> STUDY QUESTIONS
(1) Reproduce word for word the part of the brake-checking text starting at "But there are" and ending at "negligent or reckless.".
(2) Carry on the brake-checking text, picking up after its final sentence.

> DOCUMENT EXCERPT

Sometimes a driver will tap on their brakes as a “warning” to the driver behind them that the front driver believes the driver behind is following too closely. A little tap might serve as a signal without causing a hazardous condition if it doesn’t substantially affect the speed of either vehicle and if it’s perceived as communication (and not as a threat or hazard).
But there are other situations when a driver who is feeling reckless will brake-check for fun. For example, teenagers who know their friends are following behind might brake-check for entertainment or to “get” their friends—but this could cause a serious accident.
Who is liable for a brake-checking collision?
If someone intentionally brake-checks, they could be held partially at fault for an accident if their behavior was negligent or reckless.
However, if the person isn’t directly involved in the collision, you might not be able to prove their liability—or even identify them. It’s possible that there’s a witness who can testify to having observed their actions, or that there’s video like a dash cam or surveillance footage.
Even so, suppose a camera has a sharp enough view and the correct angle to record that the brake-checker’s brake lights engaged and lit for a moment. It would also have to show what’s in front of the vehicle to determine that it was a brake-check and not a necessary braking maneuver. In other words, the driver could argue that they had to brake quickly for some reason—an animal in the road, a sudden maneuver of a vehicle up ahead, etc. unless there’s evidence to show otherwise.
Brake-checking can be road rage
Road rage is when someone becomes so angry that they begin to drive aggressively, recklessly, or unpredictably. It could also involve verbal threats to other road users, or even threats of (or actual) violence.
You’re not responsible for the behavior of other drivers, but sometimes brake-checking can further aggravate a driver who is already beginning to show signs of road rage. For example, if you’re driving appropriately at the speed limit and the driver behind you wants to go faster, they might tailgate (follow too closely). If you tap your brakes or brake-check, it could make them even angrier. They might drive even closer to your vehicle, engage in reckless swerving, begin honking, or worse.

> DATASET EXTRACT

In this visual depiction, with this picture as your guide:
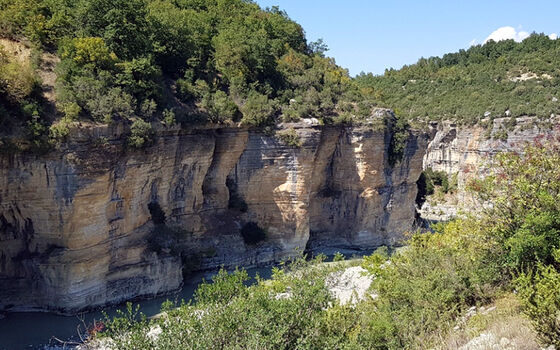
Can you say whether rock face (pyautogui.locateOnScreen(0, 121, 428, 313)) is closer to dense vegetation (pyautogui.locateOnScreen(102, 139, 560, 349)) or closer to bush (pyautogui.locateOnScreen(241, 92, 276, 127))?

> TASK RESPONSES
(1)
But there are other situations when a driver who is feeling reckless will brake-check for fun. For example, teenagers who know their friends are following behind might brake-check for entertainment or to “get” their friends—but this could cause a serious accident.
Who is liable for a brake-checking collision?
If someone intentionally brake-checks, they could be held partially at fault for an accident if their behavior was negligent or reckless.

(2)
If you find yourself in front of a seemingly aggressive driver who has no way to pass you, you might consider pulling over for a moment in order to allow them to pass. It’s not “giving up” or conceding—it’s keeping yourself and your passengers safe.
What to do after a brake-checking accident
- Avoid confrontation. You don’t know what a stranger is capable of, if they’re drunk or high, or if they have a weapon. Remain calm, don’t make accusations, and call the police for assistance. It’s their job to de-escalate a situation, not yours. Remain at the scene of the accident and stay in your car with the doors locked if it is safe to do so.
- Call 911. A police report could be crucial to a finding of liability. Besides, the police will assist in helping you resolve the situation peacefully and without injury or harm.
- Don’t admit fault. Even if you hit the car ahead of you in a rear-end situation, you might not be sure why the person in front of you hit the brakes—you don’t want to put your legal argument in jeopardy. Don’t lie, but you’re not required to make a statement to the police, either.
- Gather information. If you’re able to do so, take note of information like any witnesses’ names and phone numbers. If there’s other evidence at the scene that could be relevant, either take accident scene photos or make notes.
- Obtain a medical exam. It’s crucial to get a medical examination after any accident. It could take days or weeks to experience symptoms related to a crash, and it will be hard to prove that they were caused by the accident if you didn’t have an immediate medical evaluation.
Finally, the key to a successful outcome is finding a personal injury lawyer. Your lawyer will be able to minimize your liability if you’re in a state where that is important to recovering damages. As well, they’ll review the evidence and determine who is actually at fault and what your legal remedies could be.